- Born: Woonsocket, Rhode Island, U.S.
- Occupations: Historian, author
- Writing career
- Genre: History
- Notable works: Negro League Baseball: The Rise and Ruin of a Black Institution (2004) Campy: The Two Lives of Roy Campanella (2011)
- Website: neillanctot.com

= Neil Lanctot =

American historian and author (born 1966)
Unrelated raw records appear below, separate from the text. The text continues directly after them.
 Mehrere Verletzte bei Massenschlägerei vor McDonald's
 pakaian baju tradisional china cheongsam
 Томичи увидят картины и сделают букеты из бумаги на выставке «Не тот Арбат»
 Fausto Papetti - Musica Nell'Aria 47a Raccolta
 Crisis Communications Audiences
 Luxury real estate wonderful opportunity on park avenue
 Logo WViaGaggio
Neil Lanctot (born 1966) is an American historian and author. Two of his books, Negro League Baseball and Campy, were finalists for the Casey Award while the former won the Seymour Medal.

==Early life==
Lanctot was born in Woonsocket, Rhode Island. He attended the University of Pennsylvania, graduating in 1987 with a B.A. in English. He subsequently earned an M.A. in American History from Temple University in 1992 and a Ph.D. from the University of Delaware in 2002.

==Career==
Lanctot's first book, Fair Dealing and Clean Playing: The Hilldale Club and the Development of Black Professional Baseball, 1910-1932, was published by McFarland and Company in 1994. In 2007, Syracuse University Press released a paperback edition.

His second book, Negro League Baseball: The Rise and Ruin of a Black Institution, appeared in 2004 and received critical acclaim from numerous publications, including the front cover of the Sunday New York Times Book Review.

The book was hailed by the New York Times as “prodigiously researched" and “enormously important."

In March 2011, his third book, Campy: The Two Lives of Roy Campanella, was published by Simon & Schuster. The book was the first to uncover the true story behind Roy Campanella's near fatal car accident in 1958 and his rocky relationship with Brooklyn Dodger great Jackie Robinson. Campy received positive reviews from the Los Angeles Times, Publishers Weekly, Pittsburgh Post-Gazette, and several other publications upon its release.

In a review by The Washington Independent Review of Books, Bob Luke writes that "Lanctot brings to light a man whose life reached the highest highs and the lowest lows, telling well the story of a remarkable ball player whose career has not had the recognition it deserves. It’s an important story told with ease and authority."

In late 2021, Lanctot’s fourth book, The Approaching Storm, was published by Penguin Random House to critical acclaim. The book explores America's path to involvement in World War I. In April 2022, the American Society of Journalists and Authors selected The Approaching Storm as the best biography of 2021.

==Published works==
- Fair Dealing and Clean Playing - The Hilldale Club and the Development of Black Professional Baseball, 1910-1932 (1994)
- Negro League Baseball: The Rise and Ruin of a Black Institution (2004)
- Campy: The Two Lives of Roy Campanella (2011)
- The Approaching Storm: Roosevelt, Wilson, Addams, and Their Clash Over America’s Future (2021)

Lanctot's writing has appeared in publications such as Smithsonian Magazine, Chicago Tribune, Philadelphia Inquirer, Baltimore Sun, and several other journals and anthologies.

==Awards==
- 2005: Seymour Medal (Society for American Baseball Research) for best baseball book, Negro League Baseball
- 2022: Best biography, 2021 - The American Society of Journalists and Authors.